ENISA publishes procurement guidelines for cybersecurity in hospitals
The EU Agency for Cybersecurity (ENISA) published a cybersecurity procurement guide for hospitals.
The hospital is a vast ecosystem comprised of an entire network of devices, equipment and systems that often require connection to external systems, making monitoring and control a very hard task to do. This is due to the high sensitivity of medical data and the potential vulnerability the sector is faced with, cybersecurity has to be applied every step of the way to ensure patient data privacy and the availability and resilience of healthcare services at the same time.
A cybersecurity procurement guide for hospitals
The Procurement Guidelines for Cybersecurity in Hospitals published by the Agency is designed to support the healthcare sector in taking informative decisions on cybersecurity when purchasing new hospital assets. It provides the information to be included in the procurement requests that hospitals publish in order to obtain IT equipment.
This new report outlines good practices and recommendations for including cybersecurity as a provision in the procurement process in hospitals. Initially the report presents the set of hospital assets and the most prominent cybersecurity threats linked to them.
After categorising the procurement process in three steps, namely “Plan, Source and Manage”, it identifies the cybersecurity requirements associated with each step. To make this even easier, the guide provides suggestions for evidence on how the requirements can be fulfilled by the provider.

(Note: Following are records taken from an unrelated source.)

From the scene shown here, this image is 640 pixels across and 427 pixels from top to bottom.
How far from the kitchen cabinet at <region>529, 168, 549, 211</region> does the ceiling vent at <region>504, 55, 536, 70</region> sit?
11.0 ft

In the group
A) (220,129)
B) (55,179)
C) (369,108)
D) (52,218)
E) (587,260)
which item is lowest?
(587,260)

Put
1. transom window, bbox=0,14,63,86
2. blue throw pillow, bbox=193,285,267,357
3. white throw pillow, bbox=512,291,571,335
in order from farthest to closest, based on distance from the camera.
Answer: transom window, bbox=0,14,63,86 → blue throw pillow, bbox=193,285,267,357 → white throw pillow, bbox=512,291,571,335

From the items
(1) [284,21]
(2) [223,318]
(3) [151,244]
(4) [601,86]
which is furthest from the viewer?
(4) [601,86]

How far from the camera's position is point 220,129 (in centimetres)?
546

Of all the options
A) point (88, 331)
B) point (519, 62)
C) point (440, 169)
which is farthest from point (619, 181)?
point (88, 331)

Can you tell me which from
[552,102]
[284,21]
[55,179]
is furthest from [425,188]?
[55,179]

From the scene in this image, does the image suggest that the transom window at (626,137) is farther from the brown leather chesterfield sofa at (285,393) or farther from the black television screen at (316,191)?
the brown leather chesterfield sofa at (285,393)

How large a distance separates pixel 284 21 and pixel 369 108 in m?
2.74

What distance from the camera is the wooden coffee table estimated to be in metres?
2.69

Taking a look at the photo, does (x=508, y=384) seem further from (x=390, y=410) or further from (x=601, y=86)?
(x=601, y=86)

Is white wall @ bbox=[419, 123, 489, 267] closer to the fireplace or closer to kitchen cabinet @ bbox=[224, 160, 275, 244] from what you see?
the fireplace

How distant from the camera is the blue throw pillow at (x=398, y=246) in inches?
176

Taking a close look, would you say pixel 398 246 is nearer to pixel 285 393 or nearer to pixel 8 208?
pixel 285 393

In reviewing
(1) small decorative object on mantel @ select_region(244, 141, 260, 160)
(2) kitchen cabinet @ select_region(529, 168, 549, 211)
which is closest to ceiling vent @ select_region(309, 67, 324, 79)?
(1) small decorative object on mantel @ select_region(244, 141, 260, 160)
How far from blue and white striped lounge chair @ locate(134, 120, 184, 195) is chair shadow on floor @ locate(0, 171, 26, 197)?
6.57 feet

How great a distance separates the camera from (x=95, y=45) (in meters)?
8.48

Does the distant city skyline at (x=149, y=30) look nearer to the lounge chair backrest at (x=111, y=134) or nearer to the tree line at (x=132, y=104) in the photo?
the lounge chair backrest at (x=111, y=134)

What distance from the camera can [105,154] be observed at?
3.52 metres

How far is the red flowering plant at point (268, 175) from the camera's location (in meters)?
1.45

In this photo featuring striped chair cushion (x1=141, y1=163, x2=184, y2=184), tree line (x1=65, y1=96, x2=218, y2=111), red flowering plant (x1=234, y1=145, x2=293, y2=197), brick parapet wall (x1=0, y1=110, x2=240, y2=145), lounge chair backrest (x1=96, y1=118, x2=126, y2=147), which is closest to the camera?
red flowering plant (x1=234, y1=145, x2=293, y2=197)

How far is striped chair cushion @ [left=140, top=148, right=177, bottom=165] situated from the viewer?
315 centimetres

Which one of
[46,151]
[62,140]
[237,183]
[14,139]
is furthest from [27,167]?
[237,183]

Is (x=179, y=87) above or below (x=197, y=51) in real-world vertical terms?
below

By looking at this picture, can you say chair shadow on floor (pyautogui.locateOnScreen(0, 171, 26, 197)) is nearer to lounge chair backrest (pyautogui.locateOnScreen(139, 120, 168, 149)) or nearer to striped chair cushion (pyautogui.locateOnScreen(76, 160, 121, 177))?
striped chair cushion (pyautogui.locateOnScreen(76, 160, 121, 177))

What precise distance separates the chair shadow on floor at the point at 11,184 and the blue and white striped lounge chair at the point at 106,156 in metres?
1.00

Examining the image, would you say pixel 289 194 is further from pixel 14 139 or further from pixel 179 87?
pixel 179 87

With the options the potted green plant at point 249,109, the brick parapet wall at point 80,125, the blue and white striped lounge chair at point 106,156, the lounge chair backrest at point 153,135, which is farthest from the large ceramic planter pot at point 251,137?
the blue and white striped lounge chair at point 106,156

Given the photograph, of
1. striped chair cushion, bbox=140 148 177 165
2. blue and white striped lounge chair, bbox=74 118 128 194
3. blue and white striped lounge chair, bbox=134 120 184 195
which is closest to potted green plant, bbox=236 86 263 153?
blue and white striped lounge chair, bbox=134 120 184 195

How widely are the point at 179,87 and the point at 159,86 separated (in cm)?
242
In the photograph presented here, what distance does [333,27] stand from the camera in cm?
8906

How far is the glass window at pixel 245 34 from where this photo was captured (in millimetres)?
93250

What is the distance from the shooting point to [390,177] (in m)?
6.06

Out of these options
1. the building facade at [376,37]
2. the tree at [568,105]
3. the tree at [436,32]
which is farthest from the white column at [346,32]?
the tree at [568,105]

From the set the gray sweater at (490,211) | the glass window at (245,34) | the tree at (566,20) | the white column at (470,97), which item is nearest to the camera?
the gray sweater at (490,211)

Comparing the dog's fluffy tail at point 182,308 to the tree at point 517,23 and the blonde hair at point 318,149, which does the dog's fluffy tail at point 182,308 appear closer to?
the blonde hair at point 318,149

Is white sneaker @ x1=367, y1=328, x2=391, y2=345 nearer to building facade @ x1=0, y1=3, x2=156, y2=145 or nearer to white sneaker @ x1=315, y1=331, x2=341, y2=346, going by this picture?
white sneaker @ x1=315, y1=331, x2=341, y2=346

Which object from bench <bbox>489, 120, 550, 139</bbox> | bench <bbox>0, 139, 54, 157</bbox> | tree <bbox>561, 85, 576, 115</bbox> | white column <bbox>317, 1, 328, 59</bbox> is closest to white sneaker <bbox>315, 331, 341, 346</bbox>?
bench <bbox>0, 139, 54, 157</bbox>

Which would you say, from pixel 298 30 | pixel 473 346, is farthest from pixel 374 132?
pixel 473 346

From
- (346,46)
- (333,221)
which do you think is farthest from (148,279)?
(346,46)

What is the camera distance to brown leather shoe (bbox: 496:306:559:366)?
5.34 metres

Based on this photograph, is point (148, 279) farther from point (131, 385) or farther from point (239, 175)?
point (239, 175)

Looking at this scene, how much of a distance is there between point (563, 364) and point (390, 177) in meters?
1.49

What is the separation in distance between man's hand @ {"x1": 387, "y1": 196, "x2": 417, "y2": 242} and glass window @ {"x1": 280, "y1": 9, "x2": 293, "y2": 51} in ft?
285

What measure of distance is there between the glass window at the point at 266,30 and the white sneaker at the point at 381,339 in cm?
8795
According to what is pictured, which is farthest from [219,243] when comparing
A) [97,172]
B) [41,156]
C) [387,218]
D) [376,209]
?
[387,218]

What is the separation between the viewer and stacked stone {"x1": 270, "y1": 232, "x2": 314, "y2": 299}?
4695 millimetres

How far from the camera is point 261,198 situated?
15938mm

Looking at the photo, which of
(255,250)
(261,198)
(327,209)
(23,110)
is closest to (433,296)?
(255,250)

The EU Agency for Cybersecurity, Executive Director, Juhan Lepassaar, stated:
“Protecting patients and ensuring the resilience of our hospitals are a key part of the Agency’s work to make Europe’s health sector cyber secure”
Who can use the guide?
This report is addressed to healthcare professionals occupying technical positions in hospitals, i.e. Chief-level executives: CIO , CISO, CTO, IT teams as well as procurement officers in healthcare organisations.
It may be of interest to manufacturers of medical devices that provide products to hospitals (medical devices, clinical information systems, networking equipment, cloud services, etc.). When these manufacturers offer services or products, they will know the security requirements that the hospital expects them to fulfil and they can provide evidence to prove it.